The event “Making Leaders Friendships Thrive” is on Thursday, May 28, 10.15 am to 12:30 pm at The Mary Glowrey Building, level 4, Room 49, at 115 Victoria Parade, Fitzroy, Melbourne. $40 per person.

The Other Cheek asked Publica to provide their evidence for this drought of close friendships for our leaders. They rose to our challenge, with answers from Sheridan Voysey.
1) Where does the 30 per cent figure in the flyer come from?
The 30 percent is a conservative figure from several sources:
- Justin Barrett / Fuller Seminary study (2017): 30% clergy lack close friends (reported by CT here)
- Hartford Institute of Religion study (2024): 37% frequently + 13% often lonely (report)
- Red Cross (2023): 32% of senior leaders often or always lonely (report)
- Barna (2023): 18% often + 47% sometimes lonely (report)
Having led these church leader events a few times, the consensus is that the 30% figure is conservative. And while I don’t know of any Australian-specific studies on church leader loneliness, Australia tracks similarly in general loneliness studies to other western countries so this figure seems safe to quote.
2) What scenarios lead to church leaders being “surrounded by others yet still feeling profoundly alone?” I imagine they might include – leadership stress of doing something like planting a church, moving to a community different from where you have lived before… what others might operate?
Yes, moving to a new location to either plant or lead a church can be a factor, especially for denominations that rotate ministers every few years.

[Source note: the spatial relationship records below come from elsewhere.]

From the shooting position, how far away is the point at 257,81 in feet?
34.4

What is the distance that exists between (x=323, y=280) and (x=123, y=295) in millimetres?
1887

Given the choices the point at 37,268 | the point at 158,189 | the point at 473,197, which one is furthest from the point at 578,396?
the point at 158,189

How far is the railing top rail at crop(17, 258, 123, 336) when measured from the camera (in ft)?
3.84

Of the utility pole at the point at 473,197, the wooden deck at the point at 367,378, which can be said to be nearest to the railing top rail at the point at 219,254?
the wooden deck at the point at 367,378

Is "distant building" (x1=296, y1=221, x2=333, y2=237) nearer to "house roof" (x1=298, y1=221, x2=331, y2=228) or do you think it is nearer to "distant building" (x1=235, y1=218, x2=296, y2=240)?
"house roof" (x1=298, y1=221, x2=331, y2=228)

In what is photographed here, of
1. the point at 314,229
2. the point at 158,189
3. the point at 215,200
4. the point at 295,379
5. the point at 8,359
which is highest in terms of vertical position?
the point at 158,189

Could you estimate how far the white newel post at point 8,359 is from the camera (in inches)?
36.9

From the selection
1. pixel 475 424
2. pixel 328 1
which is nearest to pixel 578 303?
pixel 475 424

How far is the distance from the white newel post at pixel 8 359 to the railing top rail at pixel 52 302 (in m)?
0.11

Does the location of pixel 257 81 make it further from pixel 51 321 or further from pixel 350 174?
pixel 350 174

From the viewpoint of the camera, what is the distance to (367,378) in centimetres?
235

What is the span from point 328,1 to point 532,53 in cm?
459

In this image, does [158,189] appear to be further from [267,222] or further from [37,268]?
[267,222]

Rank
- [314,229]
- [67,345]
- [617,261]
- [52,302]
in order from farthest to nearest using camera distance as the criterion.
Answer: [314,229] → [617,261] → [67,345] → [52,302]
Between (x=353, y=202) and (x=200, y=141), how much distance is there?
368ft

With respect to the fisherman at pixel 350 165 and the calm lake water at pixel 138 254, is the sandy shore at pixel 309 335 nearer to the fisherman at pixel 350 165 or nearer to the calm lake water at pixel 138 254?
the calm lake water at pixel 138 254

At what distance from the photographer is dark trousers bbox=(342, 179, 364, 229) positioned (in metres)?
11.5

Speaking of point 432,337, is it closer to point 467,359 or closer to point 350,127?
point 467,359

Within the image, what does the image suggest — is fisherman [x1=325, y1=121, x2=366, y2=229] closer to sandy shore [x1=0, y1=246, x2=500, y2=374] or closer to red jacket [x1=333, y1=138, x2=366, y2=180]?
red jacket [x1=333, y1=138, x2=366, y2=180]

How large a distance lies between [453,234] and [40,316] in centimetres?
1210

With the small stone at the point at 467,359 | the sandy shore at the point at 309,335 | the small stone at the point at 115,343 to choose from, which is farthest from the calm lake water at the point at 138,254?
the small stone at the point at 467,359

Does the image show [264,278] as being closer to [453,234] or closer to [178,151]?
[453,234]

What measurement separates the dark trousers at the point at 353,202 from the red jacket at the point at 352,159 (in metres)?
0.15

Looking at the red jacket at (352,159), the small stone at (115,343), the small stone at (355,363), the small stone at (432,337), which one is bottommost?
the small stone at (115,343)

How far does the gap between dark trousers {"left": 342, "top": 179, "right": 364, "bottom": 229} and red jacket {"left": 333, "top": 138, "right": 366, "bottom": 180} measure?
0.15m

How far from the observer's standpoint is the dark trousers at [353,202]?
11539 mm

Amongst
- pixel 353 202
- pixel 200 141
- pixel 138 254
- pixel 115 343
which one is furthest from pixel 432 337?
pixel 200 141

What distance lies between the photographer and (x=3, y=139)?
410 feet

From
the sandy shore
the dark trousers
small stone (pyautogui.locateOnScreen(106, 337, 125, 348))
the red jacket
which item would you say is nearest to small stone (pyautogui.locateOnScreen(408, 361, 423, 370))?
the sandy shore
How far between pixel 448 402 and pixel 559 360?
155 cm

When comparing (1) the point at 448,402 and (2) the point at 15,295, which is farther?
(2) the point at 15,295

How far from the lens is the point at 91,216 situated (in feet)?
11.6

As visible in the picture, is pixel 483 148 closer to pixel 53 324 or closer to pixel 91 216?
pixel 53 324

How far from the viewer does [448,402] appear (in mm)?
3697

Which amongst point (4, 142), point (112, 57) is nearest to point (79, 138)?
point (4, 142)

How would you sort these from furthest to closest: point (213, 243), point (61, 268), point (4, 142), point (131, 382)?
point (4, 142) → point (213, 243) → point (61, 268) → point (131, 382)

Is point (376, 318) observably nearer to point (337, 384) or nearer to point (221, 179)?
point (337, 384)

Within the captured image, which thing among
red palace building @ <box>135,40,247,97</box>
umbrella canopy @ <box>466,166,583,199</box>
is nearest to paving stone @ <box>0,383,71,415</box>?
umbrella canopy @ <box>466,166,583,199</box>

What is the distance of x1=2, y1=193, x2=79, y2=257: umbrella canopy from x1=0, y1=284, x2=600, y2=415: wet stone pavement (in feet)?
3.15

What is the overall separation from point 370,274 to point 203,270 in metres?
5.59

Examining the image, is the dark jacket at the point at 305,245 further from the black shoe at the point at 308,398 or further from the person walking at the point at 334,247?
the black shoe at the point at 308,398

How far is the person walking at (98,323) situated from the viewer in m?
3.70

But the main challenges stem from the role itself. There are four tensions a church leader faces when it comes to friendship:
- Friendship requires being open with others, while leadership requires keeping confidences
- Friendship requires vulnerability, while leadership requires a certain display of confidence, shouldering responsibility
- Friendship requires accepting friends as they are, while leadership may require challenging those friends to better behaviour or performance
- Friendship means you’ll enjoy spending time with some people, which others can interpret as partiality
3) I wonder whether close friends outside ministry circles, or colleagues in the same sort of job work best. Or do you need both? (Not sure you can answer that one, but it occurred to me.)
These tensions are faced most acutely when looking for friends within the church. But having friends outside the church can also be difficult (as one church leader told me, others still see them as a ‘minister’ and so aren’t expecting to listen or help bear their problems). In the seminar, we look at how to form friendships within church (congregants and co-leaders), beside church (other church leaders outside direct reporting lines)and beyond church. Develop these three spheres, and you can find the resilience you need to serve the Kingdom over the long term.